WFP clarifies its position on ‘inedible’ food

KATHMANDU, July 16

The World Food Programme has claimed that it never distributed inedible and substandard food to earthquake victims in Nepal.

In a reply to a parliamentary sub-committee’s report, the UN food agency stated that some pulses and rice procured through local suppliers turned out to be low quality, but 'they were not not distributed to quake victims'.

The WFP responded on the panel’s report through the Ministry of Foreign Affairs yesterday. Attaching the House panel’s report, MoFA had asked the WFP to clarify on the matter.

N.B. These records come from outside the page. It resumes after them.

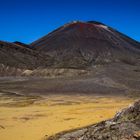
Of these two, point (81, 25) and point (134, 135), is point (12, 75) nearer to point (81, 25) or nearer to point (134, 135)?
point (81, 25)

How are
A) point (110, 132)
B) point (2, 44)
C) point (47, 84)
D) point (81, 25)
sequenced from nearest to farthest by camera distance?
1. point (110, 132)
2. point (47, 84)
3. point (2, 44)
4. point (81, 25)

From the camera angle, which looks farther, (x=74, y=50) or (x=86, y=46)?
(x=86, y=46)

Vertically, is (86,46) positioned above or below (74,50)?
above

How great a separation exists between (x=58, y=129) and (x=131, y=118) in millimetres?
5286

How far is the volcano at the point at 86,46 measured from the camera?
11006 cm

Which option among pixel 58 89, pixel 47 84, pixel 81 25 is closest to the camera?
pixel 58 89

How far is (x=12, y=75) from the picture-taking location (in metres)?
87.1

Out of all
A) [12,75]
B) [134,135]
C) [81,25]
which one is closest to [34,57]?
[12,75]

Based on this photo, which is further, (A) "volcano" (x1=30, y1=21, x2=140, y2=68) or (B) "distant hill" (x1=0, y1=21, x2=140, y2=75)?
(A) "volcano" (x1=30, y1=21, x2=140, y2=68)

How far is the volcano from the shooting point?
110 meters

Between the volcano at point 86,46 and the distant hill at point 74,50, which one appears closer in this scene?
the distant hill at point 74,50

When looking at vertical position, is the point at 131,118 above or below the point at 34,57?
below

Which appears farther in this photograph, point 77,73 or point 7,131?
point 77,73

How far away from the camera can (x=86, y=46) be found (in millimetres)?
126625
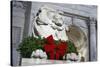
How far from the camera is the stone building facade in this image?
2.16 m

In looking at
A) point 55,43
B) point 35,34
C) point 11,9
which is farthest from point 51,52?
point 11,9

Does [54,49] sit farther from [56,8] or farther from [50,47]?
[56,8]

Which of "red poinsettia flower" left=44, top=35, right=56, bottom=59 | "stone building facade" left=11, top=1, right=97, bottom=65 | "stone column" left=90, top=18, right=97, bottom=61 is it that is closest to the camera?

According to Acting Foreign Secretary Shankar Das Bairagi, the WFP, in its response, has stated that inedible rice found in Kavre and Gorkha as well as substandard pulses found in Nepalgunj were segregated for the replacement. “The WFP has also mentioned that action has been taken against at least one contractor that had supplied the items,” Biaragi told THT.

Nevertheless, the parliamentary sub-panel under the National Disaster Management Monitoring and Direction Special Committee, based on its field visits in various godowns of the WFP, had concluded that rice and pulses procured and even distributed by the WFP in certain quake-hit districts, including Kavre and Gorkha, were ‘unfit for human consumption’.

Test conducted by Nepal’s Food Technology and Quality Control Department had also found some rice distributed by WFP in Kavre and pulses kept at WFP warehouse in Nepalgunj inedible.